I took algebra three times in high school. The first time I didn't understand anything, and the second and third time I did, but it wasn't enough to improve how I did on the SAT, or my entrance exams to Mansfield. Thus, Mansfield required me to take Elementary Algebra in addition to my other courses. I did, and passed it with an A, although I spent more time working on it than all of my other courses (which I also got a's in) combined. Then last semester I transferred to Bryan. They accepted everything on my transcript from Mansfield except the elementary algebra course, because it is an 090 (remedial) level course. What they did unfortunately accept were my abysmal SAT math scores, which according to Bryan's policies required me to take not one but TWO remedial math courses. I spent the first week of last semester when I should have been adjusting to the new school and getting to know people feverishly studying to test out of the first course, which I did.

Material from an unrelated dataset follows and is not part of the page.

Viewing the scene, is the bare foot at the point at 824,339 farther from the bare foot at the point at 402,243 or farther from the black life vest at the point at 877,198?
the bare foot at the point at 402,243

This summer, knowing that I would have to take the second one, I started studying in early August, reviewing some tutorials that I kept from the text when I took the course at Mansfield. When I arrived on campus, I was forced to drop one of my upper level Comm courses because a clerical error on the school's end last semester had scheduled me to be taking it and Intermediate Algebra at the exact same time. When I finally got to the class and found out when I would have a chance to test out, I started studying again. All this leading up to today with me staring uncomprehendingly at the pages of paper in front of me for fifteen minutes before getting up and dropping them on the professors desk and telling her not to worry about even grading it.
So I will be taking this class, and then, when I'm done with it, I'm still not done, because I have to take regular college algebra.

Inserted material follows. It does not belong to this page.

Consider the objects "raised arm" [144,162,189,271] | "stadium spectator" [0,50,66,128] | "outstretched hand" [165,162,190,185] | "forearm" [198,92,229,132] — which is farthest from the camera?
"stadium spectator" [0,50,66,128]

So to the few people who read this blog, if math comes easily to you, and you were able to go into a math based major for which you got lots of government and academic scholarships and will lead to easily obtaining a high-paid and respected job afterwords, be thankful.
And those of you who hate math as much as most people but were able to understand it enough in high school to be done with it and only have to ever take ONE math course in college, be thankful.
As for me, by the time I'm done with college, I will essentially have been forced take basic algebra SIX times, and it will have done nothing for me, accept possibly cause me to graduate late.